EXERCISE GOAL: In every one of the records, replace "distance" with "spacing" and leave the rest unchanged. Omit the pictures from your output.

TASK INPUT:
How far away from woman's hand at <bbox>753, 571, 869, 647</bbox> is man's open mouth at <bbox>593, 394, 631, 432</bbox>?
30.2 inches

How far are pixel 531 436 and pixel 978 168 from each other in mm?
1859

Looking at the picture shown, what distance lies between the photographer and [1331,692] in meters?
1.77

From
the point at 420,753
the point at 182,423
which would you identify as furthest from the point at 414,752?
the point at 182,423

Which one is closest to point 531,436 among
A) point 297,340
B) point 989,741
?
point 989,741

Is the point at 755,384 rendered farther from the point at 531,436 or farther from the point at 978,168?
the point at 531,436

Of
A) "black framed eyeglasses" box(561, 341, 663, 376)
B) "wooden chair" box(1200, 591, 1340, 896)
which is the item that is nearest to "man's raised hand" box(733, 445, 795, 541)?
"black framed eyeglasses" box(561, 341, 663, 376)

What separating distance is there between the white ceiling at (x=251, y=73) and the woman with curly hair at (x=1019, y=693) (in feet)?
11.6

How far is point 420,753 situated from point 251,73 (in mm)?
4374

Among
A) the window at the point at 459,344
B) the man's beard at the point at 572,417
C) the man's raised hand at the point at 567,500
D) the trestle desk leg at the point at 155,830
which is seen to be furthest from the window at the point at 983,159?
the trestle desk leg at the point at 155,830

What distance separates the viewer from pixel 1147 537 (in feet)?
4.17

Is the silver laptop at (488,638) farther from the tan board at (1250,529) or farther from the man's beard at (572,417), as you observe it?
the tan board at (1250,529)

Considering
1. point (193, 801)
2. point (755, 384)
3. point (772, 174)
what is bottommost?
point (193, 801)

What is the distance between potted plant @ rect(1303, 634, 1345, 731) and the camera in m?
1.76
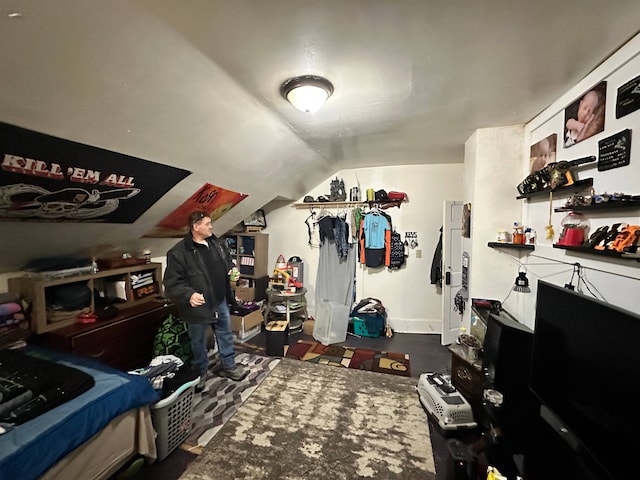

FINAL RESULT:
How far away from woman's hand at <bbox>753, 571, 869, 647</bbox> is man's open mouth at <bbox>593, 394, 631, 432</bbox>?
30.2 inches

How far are pixel 531 436 and pixel 978 168 from each other in mm?
1859

Looking at the picture shown, what spacing lies between the photographer and [1331,692] in meters?
1.77

From
the point at 420,753
the point at 182,423
which would you identify as furthest from the point at 414,752?
the point at 182,423

Which one is closest to point 531,436 among
A) point 297,340
B) point 989,741
?
point 989,741

Is the point at 755,384 rendered farther from the point at 531,436 or farther from the point at 978,168?
the point at 531,436

Of
A) "black framed eyeglasses" box(561, 341, 663, 376)
B) "wooden chair" box(1200, 591, 1340, 896)
which is the item that is nearest to "man's raised hand" box(733, 445, 795, 541)?
"black framed eyeglasses" box(561, 341, 663, 376)

What separating spacing is there between the white ceiling at (x=251, y=73) and the woman with curly hair at (x=1019, y=693) (in feet)?
11.6

How far is point 420,753 situated from point 251,73 (in mm)?
4374

Among
A) the window at the point at 459,344
B) the man's beard at the point at 572,417
C) the man's raised hand at the point at 567,500
D) the trestle desk leg at the point at 155,830
which is seen to be furthest from the window at the point at 983,159?
the trestle desk leg at the point at 155,830

What spacing separates the viewer from pixel 1147 537 (in feet)?
4.17

Is the silver laptop at (488,638) farther from the tan board at (1250,529) or farther from the man's beard at (572,417), as you observe it?
the tan board at (1250,529)

Considering
1. point (193, 801)
2. point (755, 384)
3. point (772, 174)
what is bottommost?
point (193, 801)

What is the spacing between potted plant @ rect(1303, 634, 1345, 731) and the camera in m?
1.76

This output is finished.